Step 3: Food. There’s something special about breaking bread. It sets a context of kinship and safety. It’s cathartic. We eat when we celebrate; we eat when we mourn. Through all of the mess of being human, it’s a constant.
Digging into a sandwich, believe it or not, made talking about burials and wills easier. It gave a background to our conversation that was less somber than it would have been otherwise. It gave us something simple to take joy in.
The food doesn’t need to be fancy. Just have it prepared in advance so no one has to keep getting up from the table to check on something in the kitchen. Restaurants can work, too, but try a quieter time of day like the late afternoon once the lunch crowd has left.
Step 4: The Talk. No one will want to start talking. Expect that. It’s natural to make small talk first, but be sure to allow enough time to discuss what everyone came there for. We kept chatting about the meal and other things going on in our lives until my mom asked me if I wanted to begin. I had brought notes to guide the conversation, and you might want to as well.
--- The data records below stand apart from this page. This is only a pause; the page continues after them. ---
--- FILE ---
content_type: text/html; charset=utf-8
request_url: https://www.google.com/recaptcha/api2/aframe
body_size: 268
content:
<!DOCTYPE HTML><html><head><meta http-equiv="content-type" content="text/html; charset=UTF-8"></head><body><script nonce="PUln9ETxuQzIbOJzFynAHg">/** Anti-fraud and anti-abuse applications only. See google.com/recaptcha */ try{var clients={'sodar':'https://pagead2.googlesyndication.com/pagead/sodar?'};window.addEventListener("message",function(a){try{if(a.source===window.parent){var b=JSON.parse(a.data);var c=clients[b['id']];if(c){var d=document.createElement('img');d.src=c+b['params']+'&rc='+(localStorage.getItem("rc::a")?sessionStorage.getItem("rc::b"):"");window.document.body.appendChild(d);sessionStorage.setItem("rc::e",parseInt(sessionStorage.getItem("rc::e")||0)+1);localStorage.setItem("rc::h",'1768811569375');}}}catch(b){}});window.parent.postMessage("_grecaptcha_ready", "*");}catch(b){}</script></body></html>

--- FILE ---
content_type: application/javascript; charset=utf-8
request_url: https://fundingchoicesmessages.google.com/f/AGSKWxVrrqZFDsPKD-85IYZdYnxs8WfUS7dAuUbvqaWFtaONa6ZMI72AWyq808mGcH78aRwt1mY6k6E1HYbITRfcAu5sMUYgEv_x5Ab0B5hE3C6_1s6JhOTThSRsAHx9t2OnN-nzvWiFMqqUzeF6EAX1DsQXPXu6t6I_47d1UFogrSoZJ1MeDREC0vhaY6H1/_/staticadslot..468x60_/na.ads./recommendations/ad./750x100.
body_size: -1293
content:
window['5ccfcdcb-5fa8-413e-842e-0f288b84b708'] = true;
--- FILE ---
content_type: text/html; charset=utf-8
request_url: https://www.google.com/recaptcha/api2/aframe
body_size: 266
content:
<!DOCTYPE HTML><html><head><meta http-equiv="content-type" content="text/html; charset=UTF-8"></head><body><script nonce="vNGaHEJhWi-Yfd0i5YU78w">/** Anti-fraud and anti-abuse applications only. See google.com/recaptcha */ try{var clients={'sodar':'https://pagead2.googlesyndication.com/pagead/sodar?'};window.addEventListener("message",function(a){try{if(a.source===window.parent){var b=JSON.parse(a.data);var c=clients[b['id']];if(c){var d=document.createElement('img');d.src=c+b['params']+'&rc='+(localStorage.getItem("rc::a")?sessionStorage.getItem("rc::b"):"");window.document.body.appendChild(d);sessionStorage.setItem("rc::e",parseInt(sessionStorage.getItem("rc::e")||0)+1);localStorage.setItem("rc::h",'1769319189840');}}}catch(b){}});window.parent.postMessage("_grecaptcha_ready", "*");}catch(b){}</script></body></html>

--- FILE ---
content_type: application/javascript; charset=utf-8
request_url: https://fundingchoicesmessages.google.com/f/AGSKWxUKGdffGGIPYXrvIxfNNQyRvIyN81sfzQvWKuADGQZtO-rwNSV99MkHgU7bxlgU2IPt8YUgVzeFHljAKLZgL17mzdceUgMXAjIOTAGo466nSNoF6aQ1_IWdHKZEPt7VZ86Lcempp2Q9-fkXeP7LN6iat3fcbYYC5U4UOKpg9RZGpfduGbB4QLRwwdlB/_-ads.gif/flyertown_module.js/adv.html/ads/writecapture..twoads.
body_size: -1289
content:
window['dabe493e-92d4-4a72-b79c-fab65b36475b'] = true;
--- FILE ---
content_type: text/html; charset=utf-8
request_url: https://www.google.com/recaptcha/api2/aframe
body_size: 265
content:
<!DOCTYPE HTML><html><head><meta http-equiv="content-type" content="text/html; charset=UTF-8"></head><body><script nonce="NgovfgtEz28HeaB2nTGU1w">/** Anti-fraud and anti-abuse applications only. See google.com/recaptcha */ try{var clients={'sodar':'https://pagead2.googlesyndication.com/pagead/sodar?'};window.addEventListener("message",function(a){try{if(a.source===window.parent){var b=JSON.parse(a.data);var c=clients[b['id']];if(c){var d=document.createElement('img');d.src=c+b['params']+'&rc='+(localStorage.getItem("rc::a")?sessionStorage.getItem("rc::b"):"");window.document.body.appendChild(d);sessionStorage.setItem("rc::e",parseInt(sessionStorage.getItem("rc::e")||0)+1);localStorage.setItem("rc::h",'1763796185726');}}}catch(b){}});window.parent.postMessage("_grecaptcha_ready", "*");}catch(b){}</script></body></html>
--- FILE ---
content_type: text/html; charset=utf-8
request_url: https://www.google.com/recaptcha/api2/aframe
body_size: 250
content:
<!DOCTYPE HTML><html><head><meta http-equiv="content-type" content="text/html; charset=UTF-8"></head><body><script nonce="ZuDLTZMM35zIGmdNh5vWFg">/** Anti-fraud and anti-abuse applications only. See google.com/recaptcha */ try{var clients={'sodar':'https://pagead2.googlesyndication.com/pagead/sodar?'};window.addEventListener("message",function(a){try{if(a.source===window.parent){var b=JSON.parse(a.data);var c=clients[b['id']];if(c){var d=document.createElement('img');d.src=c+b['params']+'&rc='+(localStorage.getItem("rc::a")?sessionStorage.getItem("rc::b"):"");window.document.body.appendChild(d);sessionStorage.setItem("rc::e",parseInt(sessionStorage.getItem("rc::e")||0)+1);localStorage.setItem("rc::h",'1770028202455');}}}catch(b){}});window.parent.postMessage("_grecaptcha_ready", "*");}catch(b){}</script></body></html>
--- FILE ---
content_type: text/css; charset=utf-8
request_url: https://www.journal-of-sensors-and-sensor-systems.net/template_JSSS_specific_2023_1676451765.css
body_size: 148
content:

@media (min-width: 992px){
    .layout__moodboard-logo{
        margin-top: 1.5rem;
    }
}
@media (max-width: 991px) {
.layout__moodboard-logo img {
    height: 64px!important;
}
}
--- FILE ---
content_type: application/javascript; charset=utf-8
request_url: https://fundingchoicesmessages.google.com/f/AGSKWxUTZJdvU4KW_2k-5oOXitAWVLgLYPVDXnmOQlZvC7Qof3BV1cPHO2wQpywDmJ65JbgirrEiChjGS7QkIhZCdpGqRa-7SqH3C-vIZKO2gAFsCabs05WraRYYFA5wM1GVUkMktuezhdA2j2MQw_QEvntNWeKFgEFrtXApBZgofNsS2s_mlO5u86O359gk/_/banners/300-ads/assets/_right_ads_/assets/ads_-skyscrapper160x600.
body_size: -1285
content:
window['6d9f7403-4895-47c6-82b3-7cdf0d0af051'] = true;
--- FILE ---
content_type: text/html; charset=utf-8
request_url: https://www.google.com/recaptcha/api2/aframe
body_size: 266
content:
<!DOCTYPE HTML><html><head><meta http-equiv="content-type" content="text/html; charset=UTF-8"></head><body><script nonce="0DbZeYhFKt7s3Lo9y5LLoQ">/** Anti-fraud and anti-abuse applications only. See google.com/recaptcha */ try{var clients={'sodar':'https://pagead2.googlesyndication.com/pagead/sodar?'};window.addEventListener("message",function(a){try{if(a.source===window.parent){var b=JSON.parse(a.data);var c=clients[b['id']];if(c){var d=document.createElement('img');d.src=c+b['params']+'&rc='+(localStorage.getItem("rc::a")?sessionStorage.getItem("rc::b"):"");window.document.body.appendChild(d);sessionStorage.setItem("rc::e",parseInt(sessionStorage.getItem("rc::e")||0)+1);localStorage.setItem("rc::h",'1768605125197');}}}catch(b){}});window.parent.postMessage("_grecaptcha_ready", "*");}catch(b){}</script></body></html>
If you’re having a general dialogue about the idea of death, fill out the Death Over Dinner survey, and they’ll send you a few excerpts to read or listen to in advance along with questions to prompt conversation when it lags. If, like me, you’re having a more specific conversation about planning for death, it’s helpful to break this complex subject down into three pieces:
Here’s what it looked like for us:
End of life care: How did my parents want their last moments on earth to be? Did they want family members around them at the end? What were their thoughts on life support or nursing homes or health care proxies? And how did my sister and I feel about all of this? Through this discussion, we learned my dad was fine if family wasn’t with him at the end, but to my mom, that was important. We learned my mom wanted us to check in regularly to make sure she’s all right if she survives my dad and lives alone. We talked about the tough subjects, like dementia and having a parent move in. At times, we were even able to laugh together, giggling over a Monty Python reference or a SpongeBob GIF passed around the table. We were still just a family sharing a meal.
Funeral and related preparations: There’s a lot that happens when someone dies beyond arranging for the actual funeral. There’s notifying family, choosing a casket, arranging for the burial, and countless other details. Who’s in charge of it all? Who pays for it? And what would the person being remembered have wanted? My parents were able to share their wishes while we could share ours, too. There’s some give-and-take here, as the funeral is really for the loved ones who remain. We found ourselves discussing the price difference of various options. And that’s OK. Talking about money and death together isn’t taboo. It’s reality.
Legacy: My parents haven’t yet made a will, but they plan to. Meanwhile, they took the opportunity over lunch to explain how they will divide their estate after they’re gone and who they want as executor. We could ask questions and talk through anything confusing. When the time comes, there won’t be any surprises or unplanned squabbles. For some of the items neither my sister nor I had an interest in, my parents are considering getting rid of early by selling or donation. In any case, they have time to think about it and all the information they need. This portion of the conversation is also a good moment to share beliefs and talk about your greater legacy: what you’re really leaving behind beyond the stuff that fills living rooms and garages. For us, this was a good way to wrap up the lunch, putting everything in perspective.
How do I feel now that it’s over? A little relieved. But really, I think this is only the start of an ongoing conversation. We might change our minds. We might have new questions. Or we may just want to check in.
And when that happens, my table is open. Let’s talk.